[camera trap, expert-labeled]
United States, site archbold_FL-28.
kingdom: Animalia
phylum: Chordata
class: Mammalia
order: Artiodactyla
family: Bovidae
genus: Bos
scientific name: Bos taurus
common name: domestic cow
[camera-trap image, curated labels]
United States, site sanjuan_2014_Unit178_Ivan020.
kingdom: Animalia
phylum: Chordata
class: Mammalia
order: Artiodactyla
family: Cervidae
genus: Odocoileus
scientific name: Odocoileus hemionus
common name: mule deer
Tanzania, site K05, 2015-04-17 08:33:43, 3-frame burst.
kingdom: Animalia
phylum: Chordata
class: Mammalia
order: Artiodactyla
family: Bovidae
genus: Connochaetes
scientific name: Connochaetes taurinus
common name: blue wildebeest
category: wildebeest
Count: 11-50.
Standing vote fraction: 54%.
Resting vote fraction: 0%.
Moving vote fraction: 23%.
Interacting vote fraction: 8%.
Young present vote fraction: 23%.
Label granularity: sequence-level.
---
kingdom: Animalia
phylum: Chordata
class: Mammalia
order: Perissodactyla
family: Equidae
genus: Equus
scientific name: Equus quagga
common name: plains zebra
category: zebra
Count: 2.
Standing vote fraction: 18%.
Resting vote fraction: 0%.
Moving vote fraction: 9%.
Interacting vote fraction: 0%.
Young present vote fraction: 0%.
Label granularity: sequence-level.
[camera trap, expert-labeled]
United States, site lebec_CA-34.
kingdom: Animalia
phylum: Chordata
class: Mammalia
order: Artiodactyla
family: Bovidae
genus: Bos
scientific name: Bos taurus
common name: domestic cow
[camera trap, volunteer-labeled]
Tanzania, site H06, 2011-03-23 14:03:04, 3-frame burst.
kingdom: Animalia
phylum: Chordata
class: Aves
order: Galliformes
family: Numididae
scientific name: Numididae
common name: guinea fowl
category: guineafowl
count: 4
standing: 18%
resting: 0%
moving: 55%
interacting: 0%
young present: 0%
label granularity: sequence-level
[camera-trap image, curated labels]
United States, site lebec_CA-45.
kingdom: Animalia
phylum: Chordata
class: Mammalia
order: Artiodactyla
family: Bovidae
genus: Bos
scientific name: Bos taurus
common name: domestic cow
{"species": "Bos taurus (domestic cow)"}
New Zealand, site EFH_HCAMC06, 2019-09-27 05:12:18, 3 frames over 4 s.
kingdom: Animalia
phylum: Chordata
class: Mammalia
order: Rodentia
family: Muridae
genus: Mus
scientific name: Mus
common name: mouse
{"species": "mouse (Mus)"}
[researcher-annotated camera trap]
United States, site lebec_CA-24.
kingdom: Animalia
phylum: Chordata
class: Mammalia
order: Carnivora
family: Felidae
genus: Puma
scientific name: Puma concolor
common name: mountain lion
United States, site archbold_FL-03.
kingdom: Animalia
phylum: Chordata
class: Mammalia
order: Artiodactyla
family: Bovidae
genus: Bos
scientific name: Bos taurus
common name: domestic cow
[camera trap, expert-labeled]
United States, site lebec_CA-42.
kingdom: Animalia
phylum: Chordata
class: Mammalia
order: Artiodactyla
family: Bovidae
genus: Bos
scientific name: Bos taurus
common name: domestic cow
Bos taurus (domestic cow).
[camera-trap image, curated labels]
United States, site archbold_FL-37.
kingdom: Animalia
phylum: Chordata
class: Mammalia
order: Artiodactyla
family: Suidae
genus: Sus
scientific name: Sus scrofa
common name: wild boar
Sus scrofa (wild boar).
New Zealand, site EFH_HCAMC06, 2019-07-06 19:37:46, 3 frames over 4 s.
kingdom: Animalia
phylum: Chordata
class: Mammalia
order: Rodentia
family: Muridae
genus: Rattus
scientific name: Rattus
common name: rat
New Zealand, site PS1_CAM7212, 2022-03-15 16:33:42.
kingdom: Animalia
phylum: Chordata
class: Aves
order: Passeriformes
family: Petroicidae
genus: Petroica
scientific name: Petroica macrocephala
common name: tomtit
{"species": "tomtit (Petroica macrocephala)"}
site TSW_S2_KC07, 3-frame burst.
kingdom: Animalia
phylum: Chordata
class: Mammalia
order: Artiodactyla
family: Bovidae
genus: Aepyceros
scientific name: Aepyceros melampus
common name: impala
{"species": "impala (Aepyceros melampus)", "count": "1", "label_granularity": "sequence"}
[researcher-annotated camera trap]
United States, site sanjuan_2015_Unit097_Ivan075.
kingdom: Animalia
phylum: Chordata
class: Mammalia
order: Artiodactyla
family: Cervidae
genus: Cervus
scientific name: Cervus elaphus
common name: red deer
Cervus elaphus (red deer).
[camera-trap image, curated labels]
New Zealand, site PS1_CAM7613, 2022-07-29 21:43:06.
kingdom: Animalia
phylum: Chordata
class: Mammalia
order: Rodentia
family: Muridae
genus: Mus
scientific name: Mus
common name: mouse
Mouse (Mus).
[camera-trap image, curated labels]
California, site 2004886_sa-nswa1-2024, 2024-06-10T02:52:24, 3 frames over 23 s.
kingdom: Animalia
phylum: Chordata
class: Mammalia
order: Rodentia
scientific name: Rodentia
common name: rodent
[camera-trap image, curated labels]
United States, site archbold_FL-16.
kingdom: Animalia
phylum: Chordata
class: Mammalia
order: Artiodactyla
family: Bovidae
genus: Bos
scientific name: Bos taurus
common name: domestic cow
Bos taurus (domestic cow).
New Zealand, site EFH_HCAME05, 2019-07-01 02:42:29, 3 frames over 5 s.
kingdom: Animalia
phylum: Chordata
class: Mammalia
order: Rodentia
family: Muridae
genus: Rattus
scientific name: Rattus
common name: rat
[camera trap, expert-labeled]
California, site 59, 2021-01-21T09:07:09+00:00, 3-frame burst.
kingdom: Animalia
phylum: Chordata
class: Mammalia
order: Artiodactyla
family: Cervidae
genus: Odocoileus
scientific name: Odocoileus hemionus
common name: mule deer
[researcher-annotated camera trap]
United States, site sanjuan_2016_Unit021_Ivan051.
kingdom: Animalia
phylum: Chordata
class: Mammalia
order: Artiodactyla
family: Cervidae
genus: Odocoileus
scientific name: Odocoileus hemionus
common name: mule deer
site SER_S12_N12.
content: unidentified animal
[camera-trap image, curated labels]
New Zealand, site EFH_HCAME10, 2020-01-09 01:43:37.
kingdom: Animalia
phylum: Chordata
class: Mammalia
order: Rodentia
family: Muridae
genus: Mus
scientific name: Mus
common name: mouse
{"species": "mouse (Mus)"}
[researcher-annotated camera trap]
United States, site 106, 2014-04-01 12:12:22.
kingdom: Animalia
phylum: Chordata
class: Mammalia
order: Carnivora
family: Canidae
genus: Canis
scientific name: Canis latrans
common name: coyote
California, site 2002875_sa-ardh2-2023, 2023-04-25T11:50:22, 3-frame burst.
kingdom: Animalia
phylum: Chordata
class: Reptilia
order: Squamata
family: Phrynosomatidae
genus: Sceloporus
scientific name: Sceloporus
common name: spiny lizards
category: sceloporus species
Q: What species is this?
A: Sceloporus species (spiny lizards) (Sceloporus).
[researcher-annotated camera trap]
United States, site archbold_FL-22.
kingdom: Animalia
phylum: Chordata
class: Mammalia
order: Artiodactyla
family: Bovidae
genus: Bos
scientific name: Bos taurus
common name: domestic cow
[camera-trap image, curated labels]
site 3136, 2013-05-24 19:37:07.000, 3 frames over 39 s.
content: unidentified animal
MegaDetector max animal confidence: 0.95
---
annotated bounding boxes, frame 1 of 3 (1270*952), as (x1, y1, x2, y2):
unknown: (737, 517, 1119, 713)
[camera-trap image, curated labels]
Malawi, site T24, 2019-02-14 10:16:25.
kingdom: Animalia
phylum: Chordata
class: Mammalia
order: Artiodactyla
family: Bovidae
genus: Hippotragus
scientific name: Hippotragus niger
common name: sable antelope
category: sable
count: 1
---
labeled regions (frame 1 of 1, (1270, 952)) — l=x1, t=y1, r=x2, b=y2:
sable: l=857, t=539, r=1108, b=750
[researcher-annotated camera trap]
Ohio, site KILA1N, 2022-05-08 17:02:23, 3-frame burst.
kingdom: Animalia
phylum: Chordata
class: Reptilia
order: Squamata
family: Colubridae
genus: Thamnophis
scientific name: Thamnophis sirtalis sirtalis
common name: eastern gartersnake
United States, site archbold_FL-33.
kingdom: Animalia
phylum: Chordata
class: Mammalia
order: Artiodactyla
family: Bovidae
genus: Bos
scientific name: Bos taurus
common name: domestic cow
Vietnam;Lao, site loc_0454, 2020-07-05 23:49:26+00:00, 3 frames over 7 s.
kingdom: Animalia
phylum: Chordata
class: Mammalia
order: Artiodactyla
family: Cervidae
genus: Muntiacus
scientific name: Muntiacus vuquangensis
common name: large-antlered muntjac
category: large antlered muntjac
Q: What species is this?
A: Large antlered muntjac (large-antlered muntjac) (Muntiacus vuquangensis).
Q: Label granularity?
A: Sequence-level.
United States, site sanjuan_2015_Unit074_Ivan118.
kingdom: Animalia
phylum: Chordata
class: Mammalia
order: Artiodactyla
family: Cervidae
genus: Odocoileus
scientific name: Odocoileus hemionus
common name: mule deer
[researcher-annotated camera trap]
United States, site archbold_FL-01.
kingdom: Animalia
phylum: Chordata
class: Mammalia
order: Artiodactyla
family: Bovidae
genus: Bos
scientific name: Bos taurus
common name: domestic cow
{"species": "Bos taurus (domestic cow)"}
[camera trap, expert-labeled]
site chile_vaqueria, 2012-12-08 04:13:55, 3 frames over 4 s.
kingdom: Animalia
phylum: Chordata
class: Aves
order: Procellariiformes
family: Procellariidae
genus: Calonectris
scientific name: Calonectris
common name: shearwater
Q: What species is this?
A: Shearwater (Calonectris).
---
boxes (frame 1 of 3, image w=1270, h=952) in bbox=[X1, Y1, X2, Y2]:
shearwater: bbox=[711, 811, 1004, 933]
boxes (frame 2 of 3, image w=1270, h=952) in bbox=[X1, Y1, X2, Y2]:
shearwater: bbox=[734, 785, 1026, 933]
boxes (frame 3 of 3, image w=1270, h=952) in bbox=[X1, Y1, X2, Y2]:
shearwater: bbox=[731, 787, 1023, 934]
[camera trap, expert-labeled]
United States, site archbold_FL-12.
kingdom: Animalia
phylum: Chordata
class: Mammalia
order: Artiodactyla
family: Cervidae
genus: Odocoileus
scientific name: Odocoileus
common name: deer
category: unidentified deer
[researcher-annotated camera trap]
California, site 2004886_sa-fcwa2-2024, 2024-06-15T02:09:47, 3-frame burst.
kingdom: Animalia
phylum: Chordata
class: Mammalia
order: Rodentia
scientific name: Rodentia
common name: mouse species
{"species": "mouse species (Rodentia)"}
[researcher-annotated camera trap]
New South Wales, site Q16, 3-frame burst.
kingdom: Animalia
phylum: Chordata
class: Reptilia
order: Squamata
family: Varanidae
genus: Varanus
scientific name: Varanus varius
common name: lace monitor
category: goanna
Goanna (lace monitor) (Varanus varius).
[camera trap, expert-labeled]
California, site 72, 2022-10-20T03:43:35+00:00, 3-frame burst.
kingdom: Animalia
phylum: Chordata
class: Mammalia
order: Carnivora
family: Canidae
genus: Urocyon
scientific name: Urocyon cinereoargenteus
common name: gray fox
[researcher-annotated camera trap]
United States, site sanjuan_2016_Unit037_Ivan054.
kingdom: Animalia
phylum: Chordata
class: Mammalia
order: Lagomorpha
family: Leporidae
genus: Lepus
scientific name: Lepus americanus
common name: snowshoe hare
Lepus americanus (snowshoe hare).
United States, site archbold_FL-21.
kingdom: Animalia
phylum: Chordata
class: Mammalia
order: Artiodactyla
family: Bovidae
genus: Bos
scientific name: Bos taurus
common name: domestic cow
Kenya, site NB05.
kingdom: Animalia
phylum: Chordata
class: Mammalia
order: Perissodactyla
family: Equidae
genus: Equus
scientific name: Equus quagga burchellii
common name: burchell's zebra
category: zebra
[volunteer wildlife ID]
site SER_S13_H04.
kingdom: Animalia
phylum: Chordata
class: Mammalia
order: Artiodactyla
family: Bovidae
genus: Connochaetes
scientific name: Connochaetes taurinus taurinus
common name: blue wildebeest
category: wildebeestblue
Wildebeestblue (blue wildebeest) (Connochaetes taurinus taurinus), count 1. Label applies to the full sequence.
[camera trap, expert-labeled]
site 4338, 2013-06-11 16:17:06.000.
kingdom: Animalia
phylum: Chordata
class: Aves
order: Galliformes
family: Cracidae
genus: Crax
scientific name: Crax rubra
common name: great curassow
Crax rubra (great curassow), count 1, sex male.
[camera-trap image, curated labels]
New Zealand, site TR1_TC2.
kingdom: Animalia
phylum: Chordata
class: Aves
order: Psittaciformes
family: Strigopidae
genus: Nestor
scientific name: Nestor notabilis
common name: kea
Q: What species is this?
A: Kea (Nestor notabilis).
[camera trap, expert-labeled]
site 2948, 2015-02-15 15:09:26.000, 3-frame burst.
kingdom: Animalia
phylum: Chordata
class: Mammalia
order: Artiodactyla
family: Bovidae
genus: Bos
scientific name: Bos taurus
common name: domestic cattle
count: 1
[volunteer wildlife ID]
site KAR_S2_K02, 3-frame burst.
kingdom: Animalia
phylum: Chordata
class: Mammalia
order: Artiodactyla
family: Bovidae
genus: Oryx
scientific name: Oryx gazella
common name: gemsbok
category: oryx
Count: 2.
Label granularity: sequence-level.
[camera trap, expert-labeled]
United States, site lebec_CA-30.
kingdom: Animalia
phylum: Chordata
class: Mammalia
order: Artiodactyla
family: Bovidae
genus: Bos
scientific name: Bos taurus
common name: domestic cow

* _WORK ORDER_
Which lines above run from the one containing "common name: large-antlered muntjac" to the one containing "site chile_vaqueria, 2012-12-08"? Give them again exactly, both ends included.

* _WORKED SOLUTION_
common name: large-antlered muntjac
category: large antlered muntjac
Q: What species is this?
A: Large antlered muntjac (large-antlered muntjac) (Muntiacus vuquangensis).
Q: Label granularity?
A: Sequence-level.
United States, site sanjuan_2015_Unit074_Ivan118.
kingdom: Animalia
phylum: Chordata
class: Mammalia
order: Artiodactyla
family: Cervidae
genus: Odocoileus
scientific name: Odocoileus hemionus
common name: mule deer
[researcher-annotated camera trap]
United States, site archbold_FL-01.
kingdom: Animalia
phylum: Chordata
class: Mammalia
order: Artiodactyla
family: Bovidae
genus: Bos
scientific name: Bos taurus
common name: domestic cow
{"species": "Bos taurus (domestic cow)"}
[camera trap, expert-labeled]
site chile_vaqueria, 2012-12-08 04:13:55, 3 frames over 4 s.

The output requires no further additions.